Polymer 3D representation -

In Figures 4D–E and 6E, a single representative configuration of the Pitx1 locus in the globule state is shown for each different cell type; to better visualize the relative positions of Pitx1 and its RA’s, a coarse grained version of the simulated polymer is pictured. In Figure S4G, S4H, S9D instead, we show the entire polymer model. In all cases, the coordinates of each bead are interpolated with a smooth third-order polynomial splice curve. Figures are produced with POV-RAY (Persistence of Vision Pty. Ltd. 2004).

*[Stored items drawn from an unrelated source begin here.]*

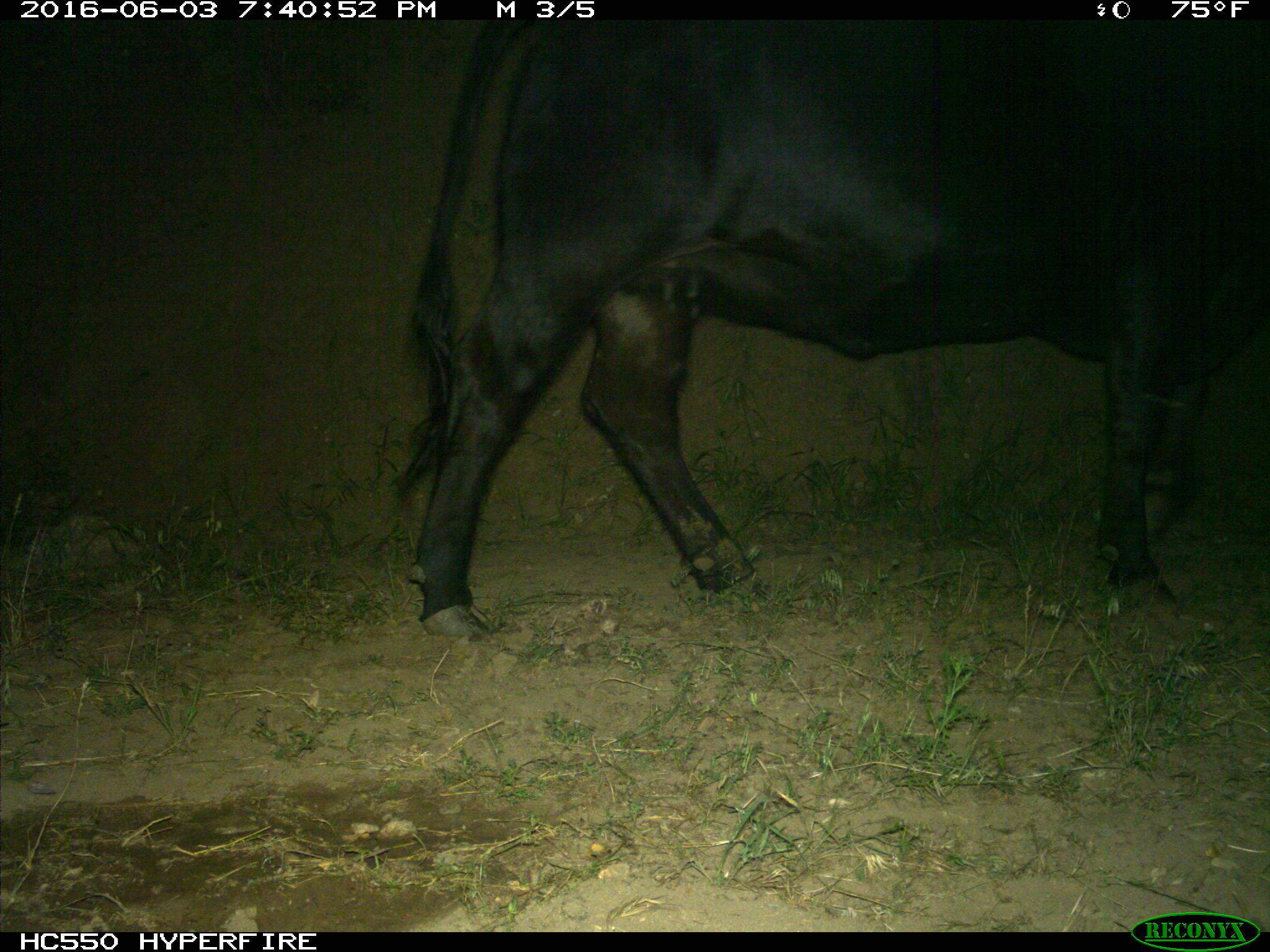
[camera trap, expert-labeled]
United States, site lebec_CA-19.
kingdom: Animalia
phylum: Chordata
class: Mammalia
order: Artiodactyla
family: Bovidae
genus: Bos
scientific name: Bos taurus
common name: domestic cow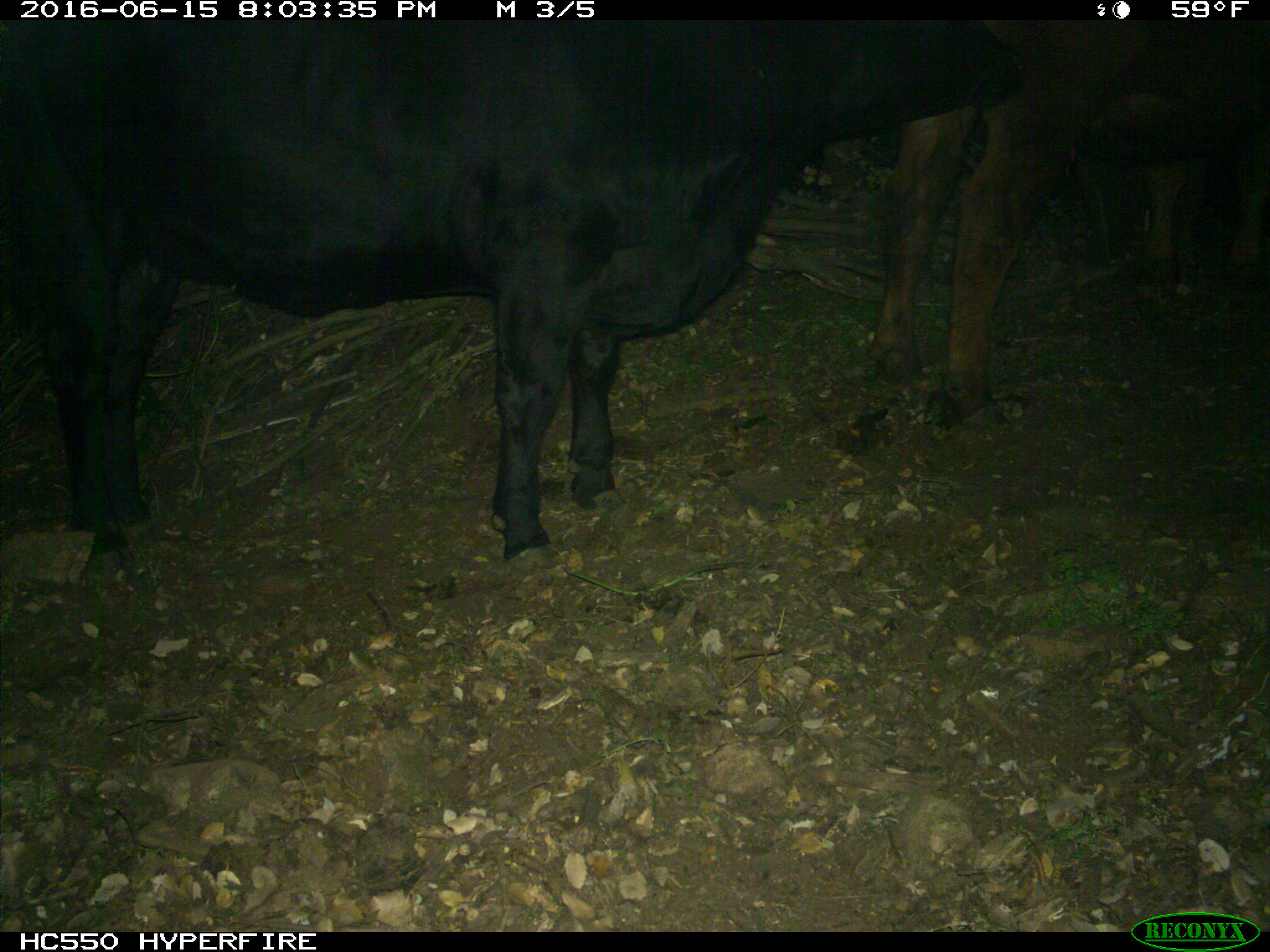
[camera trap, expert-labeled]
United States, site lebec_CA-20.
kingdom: Animalia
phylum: Chordata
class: Mammalia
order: Artiodactyla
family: Bovidae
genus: Bos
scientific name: Bos taurus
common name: domestic cow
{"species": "Bos taurus (domestic cow)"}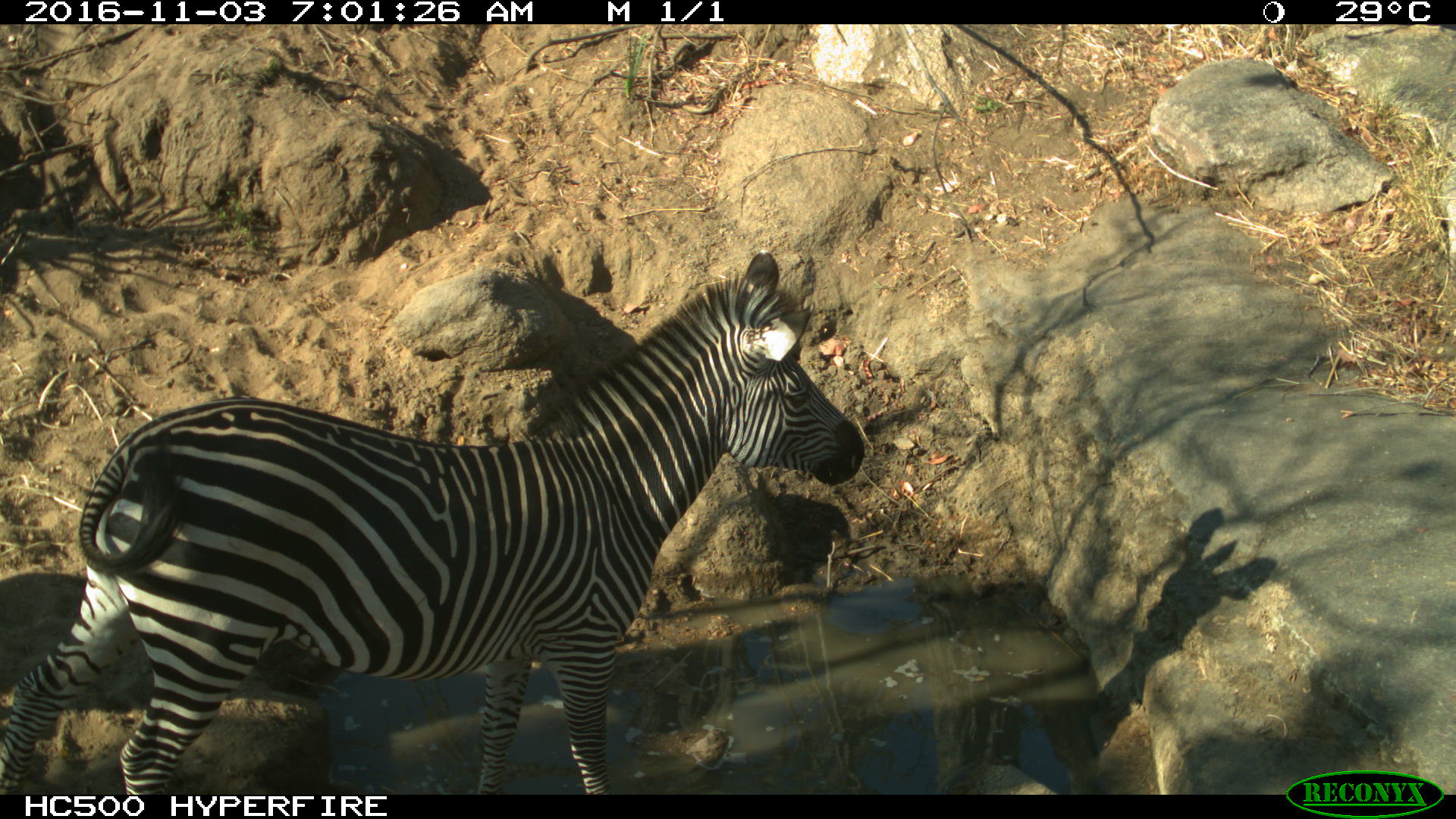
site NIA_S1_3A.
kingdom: Animalia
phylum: Chordata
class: Mammalia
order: Perissodactyla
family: Equidae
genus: Equus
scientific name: Equus quagga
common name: plains zebra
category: zebraplains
Zebraplains (plains zebra) (Equus quagga), count 1. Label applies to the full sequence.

Relative physical distances -

Our polymer model allows to measure the physical distances between the regions of interest. The relative distance changes shown in Figure S6 are the ratio (d_FL−d_HL)/d_FL of the distances in FL and HL (resp. d_FL, d_HL) among Pitx1 and its key regulatory regions (RAs) averaged over the discussed state mixture.

SEQUENCE ALIGNEMENT

The sequences and annotations of the extended Pitx1 locus from human, chicken, frog, stickleback, spotted gar and elephant shark were obtained from Ensembl and aligned using the mVista LAGAN program⁶⁰. We used the following parameters: calc window: 100 bps; Min Cons Width: 100 bps; Cons Identity: 70%.

Data Accessibility

Capture-HiC datasets generated for this study are available in the Gene Expression Omnibus (GEO) repository under the accession number GSE103676.